As Mr Blair (pictured) drives to Buckingham Palace on April 4 to ask the Queen for a dissolution of Parliament, Richard Mawrey QC will deliver his verdict in the Aston and Bordesley Green fraud trials.

Yesterday, the judge made it clear that he has already decided to expose the shortcomings of the postal votes on-demand system introduced by the Government four years ago.

Five weeks of hearings in Birmingham have heard from expert witnesses that there are no checks to verify the identity of people voting by post or those applying for postal votes.

The court heard claims that Labour candidates, in Aston and Bordesley Green, owed their election in June 2004 to a deliberate campaign of corruption that included stealing and forging postal votes. The six councillors deny the allegations.

Mr Mawrey said the law governing postal voting was an "open invitation to fraud".

He added: "If I come to the conclusion that all the respondents in both cases were entirely innocent, I would not neglect to point out the law as it stands is an open invitation to fraud."

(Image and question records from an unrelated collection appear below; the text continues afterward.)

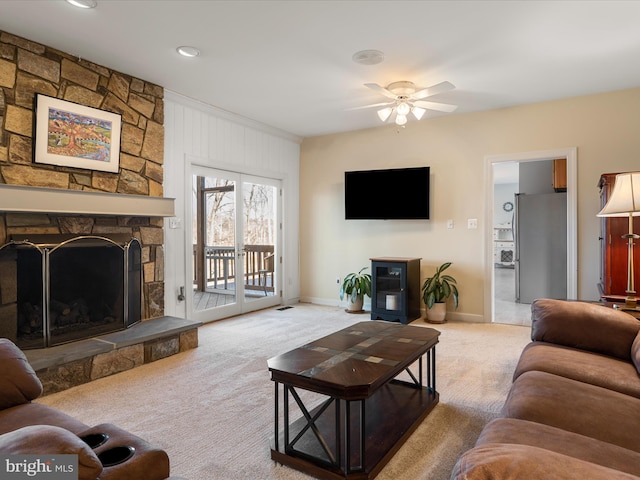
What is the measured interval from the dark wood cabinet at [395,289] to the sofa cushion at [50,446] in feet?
14.0

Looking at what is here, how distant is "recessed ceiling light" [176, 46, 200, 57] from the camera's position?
3.27m

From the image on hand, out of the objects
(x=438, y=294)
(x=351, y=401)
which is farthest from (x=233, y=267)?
(x=351, y=401)

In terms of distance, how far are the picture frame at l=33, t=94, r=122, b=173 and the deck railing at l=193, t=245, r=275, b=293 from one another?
1.46 m

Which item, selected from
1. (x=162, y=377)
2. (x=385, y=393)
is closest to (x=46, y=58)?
(x=162, y=377)

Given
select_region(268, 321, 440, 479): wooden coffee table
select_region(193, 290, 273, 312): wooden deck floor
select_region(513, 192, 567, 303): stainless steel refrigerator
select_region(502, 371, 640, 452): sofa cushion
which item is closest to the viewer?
select_region(502, 371, 640, 452): sofa cushion

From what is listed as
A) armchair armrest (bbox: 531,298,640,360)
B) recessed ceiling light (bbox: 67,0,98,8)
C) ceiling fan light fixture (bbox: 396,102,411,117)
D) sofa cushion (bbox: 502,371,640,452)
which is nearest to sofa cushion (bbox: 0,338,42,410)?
sofa cushion (bbox: 502,371,640,452)

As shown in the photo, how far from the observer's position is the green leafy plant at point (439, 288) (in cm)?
491

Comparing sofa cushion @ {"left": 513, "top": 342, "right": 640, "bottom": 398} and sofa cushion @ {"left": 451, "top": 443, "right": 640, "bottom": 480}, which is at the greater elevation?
sofa cushion @ {"left": 451, "top": 443, "right": 640, "bottom": 480}

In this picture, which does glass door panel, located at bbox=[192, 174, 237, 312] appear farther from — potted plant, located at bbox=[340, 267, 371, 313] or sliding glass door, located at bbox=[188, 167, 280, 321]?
potted plant, located at bbox=[340, 267, 371, 313]

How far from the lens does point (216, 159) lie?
16.0 feet

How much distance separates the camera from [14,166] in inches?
121

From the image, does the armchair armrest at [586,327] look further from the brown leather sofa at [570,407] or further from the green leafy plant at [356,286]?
the green leafy plant at [356,286]

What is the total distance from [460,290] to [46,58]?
495 cm

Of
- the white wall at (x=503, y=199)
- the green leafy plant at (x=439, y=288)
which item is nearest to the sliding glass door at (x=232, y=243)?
the green leafy plant at (x=439, y=288)
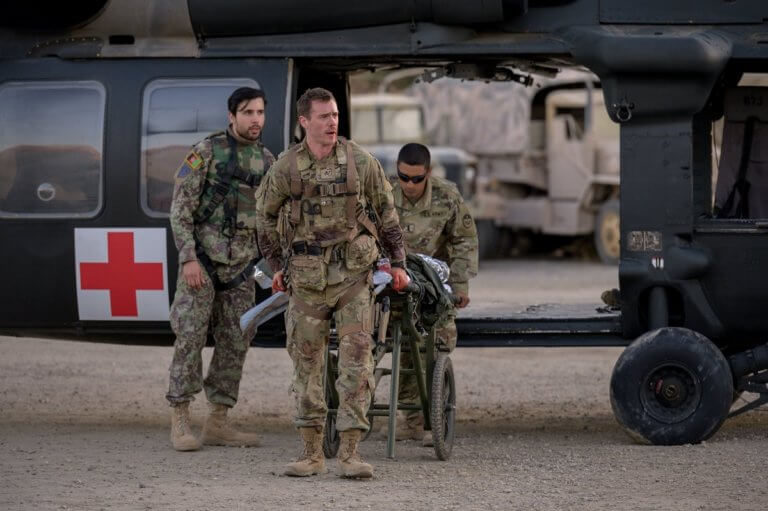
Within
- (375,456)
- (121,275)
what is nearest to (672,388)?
(375,456)

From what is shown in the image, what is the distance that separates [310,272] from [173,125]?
2.06 meters

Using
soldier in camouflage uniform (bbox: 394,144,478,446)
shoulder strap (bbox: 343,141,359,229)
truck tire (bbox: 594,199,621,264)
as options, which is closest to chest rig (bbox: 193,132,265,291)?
soldier in camouflage uniform (bbox: 394,144,478,446)

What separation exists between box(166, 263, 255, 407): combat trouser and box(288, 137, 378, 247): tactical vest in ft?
4.04

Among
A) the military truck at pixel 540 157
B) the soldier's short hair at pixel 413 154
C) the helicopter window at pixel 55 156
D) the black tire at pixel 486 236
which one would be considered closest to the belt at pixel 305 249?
the soldier's short hair at pixel 413 154

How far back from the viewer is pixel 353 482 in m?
6.86

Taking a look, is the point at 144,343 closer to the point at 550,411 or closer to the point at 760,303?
the point at 550,411

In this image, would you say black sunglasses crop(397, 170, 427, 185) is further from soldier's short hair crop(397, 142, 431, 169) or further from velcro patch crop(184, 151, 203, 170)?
velcro patch crop(184, 151, 203, 170)

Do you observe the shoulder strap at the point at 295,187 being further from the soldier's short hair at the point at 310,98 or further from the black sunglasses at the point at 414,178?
the black sunglasses at the point at 414,178

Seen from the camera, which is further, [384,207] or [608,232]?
[608,232]

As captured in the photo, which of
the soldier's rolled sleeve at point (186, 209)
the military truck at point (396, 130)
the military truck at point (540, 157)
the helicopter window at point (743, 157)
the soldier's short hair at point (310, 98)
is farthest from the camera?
the military truck at point (396, 130)

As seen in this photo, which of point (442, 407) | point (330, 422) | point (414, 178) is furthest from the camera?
point (414, 178)

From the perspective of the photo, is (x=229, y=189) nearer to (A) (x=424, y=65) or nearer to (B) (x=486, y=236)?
(A) (x=424, y=65)

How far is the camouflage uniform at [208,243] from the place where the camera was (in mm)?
7922

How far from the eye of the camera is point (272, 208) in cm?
698
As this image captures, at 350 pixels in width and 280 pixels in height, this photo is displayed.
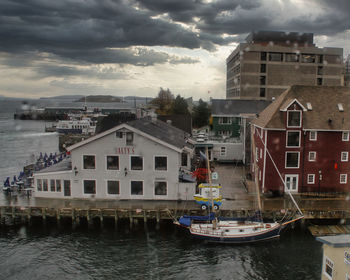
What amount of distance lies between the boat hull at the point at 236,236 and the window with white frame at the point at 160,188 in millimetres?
5764

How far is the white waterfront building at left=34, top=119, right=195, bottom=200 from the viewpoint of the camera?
28922 mm

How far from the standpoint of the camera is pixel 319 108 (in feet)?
103

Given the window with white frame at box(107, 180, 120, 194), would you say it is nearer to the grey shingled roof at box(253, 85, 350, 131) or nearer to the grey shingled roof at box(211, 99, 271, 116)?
the grey shingled roof at box(253, 85, 350, 131)

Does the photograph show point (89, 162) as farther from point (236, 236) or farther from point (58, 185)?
point (236, 236)

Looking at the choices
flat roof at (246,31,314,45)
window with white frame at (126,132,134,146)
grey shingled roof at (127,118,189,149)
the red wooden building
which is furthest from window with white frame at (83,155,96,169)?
flat roof at (246,31,314,45)

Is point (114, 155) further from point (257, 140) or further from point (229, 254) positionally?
point (257, 140)

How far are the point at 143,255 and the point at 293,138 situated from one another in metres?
17.3

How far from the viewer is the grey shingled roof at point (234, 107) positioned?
53.7m

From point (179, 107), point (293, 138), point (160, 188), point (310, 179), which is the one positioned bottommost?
point (160, 188)

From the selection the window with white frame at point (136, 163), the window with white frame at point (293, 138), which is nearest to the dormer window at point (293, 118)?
the window with white frame at point (293, 138)

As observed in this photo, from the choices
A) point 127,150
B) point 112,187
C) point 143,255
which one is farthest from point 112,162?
point 143,255

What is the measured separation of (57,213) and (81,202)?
2.34 meters

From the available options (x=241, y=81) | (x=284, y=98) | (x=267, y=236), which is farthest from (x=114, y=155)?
(x=241, y=81)

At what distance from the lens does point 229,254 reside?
2289 cm
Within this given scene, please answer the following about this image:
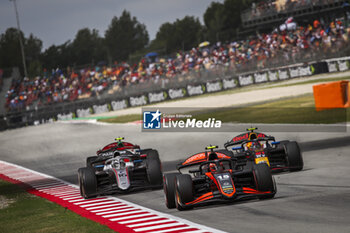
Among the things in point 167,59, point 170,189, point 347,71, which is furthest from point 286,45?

The prospect of an outspoken attack on the shortcomings of postal voting on the day an election is announced has always been one of Labour's greatest fears. Party officials attempted to delay the Birmingham hearings until after the General Election.

But Mr Mawrey ruled that the consequences of corruption, if proved, could have national implications and that the case ought to be concluded in advance of an election.

A week before the trials began, Labour withdrew legal backing from the six councillors after admitting that the conduct of supporters of all political parties at the June 2004 polls left much to be desired.

The final day of the fraud trials was told that the allegations against the Labour councillors, if proved, could shatter public confidence in the electoral system.

Philip Coppel, counsel for Lin Homer, the Birmingham returning officer and city council chief executive, said: "Public reassurance in the integrity of the processes administered by the returning officer is a matter of considerable importance.

"It would be unfortunate for the democratic process in Birmingham if public confidence in the returning officer were to be tainted by her mere association with this petition."

Mr Coppel told the court that Mrs Homer and her staff did not, by law, have the resources or the powers to investigate allegedly-suspicious postal votes.

The hearings heard how the elections office was overwhelmed by a record 70,000 postal votes applied for at the June 2004 council elections - three times as many as in 2003.

The council ran out of ballot boxes and a decision was taken to allow postal votes to be taken to the count in plastic carrier bags.